ANASTASION: For decades, lawyers have charged clients by the hour. The more hours a lawyer works, the bigger the profits for the firm. But one lawyer can only generate so many billable hours. So, what did firms do?

Ms. SUSAN HACKETT (Senior Vice President, Association of Corporate Council): They started hiring more and more attorneys, and a matter that might have been staffed with two or three lawyers in the past suddenly had five, 10, 15 lawyers all billing on the matter.

ANASTASION: Susan Hackett is with the Association of Corporate Council in Washington, D.C. Hackett says clients have always complained about the system, claiming it encourages inefficiency.

Ms. HACKETT: And while this sounds like common sense, in the legal marketplace this is a huge issue, because for decades, firms sent the bill and clients paid it. And if you didn't like it, then you couldn't afford to buy that firm's services.

ANASTASION: But that may be changing. With the slumping economy, corporate clients are slashing budgets, and law firms are feeling those cuts. Steven Williams monitors the legal marketplace for the Corporate Executive Board.

Mr. STEVEN WILLIAMS (Managing Director, General Counsel Roundtable, Corporate Executive Board): 2009 is going to be a tough year for law firms. There's about 30 major U.S. firms who have already laid off staff; another 20 major UK law firm have already laid off staff. They are looking for ways to lock in their customers and show to their customers that they're more flexible in the arrangements that they're willing to use.

ANASTASION: And as their clients look for efficiencies, the call to abandon the billable hour is growing louder. Attorney and mother of three Nicole Auerbach welcomes the change.

SUPPLIED INFORMATION:
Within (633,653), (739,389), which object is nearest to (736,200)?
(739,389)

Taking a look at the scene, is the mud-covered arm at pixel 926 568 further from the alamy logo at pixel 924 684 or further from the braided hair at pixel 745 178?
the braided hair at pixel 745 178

CHALLENGE: Please reproduce word for word the passage of the transcript about legal billing starting at "Mr. STEVEN WILLIAMS" and ending at "welcomes the change.". Rely only on the transcript about legal billing.

ANSWER FOR THIS EXERCISE:
Mr. STEVEN WILLIAMS (Managing Director, General Counsel Roundtable, Corporate Executive Board): 2009 is going to be a tough year for law firms. There's about 30 major U.S. firms who have already laid off staff; another 20 major UK law firm have already laid off staff. They are looking for ways to lock in their customers and show to their customers that they're more flexible in the arrangements that they're willing to use.

ANASTASION: And as their clients look for efficiencies, the call to abandon the billable hour is growing louder. Attorney and mother of three Nicole Auerbach welcomes the change.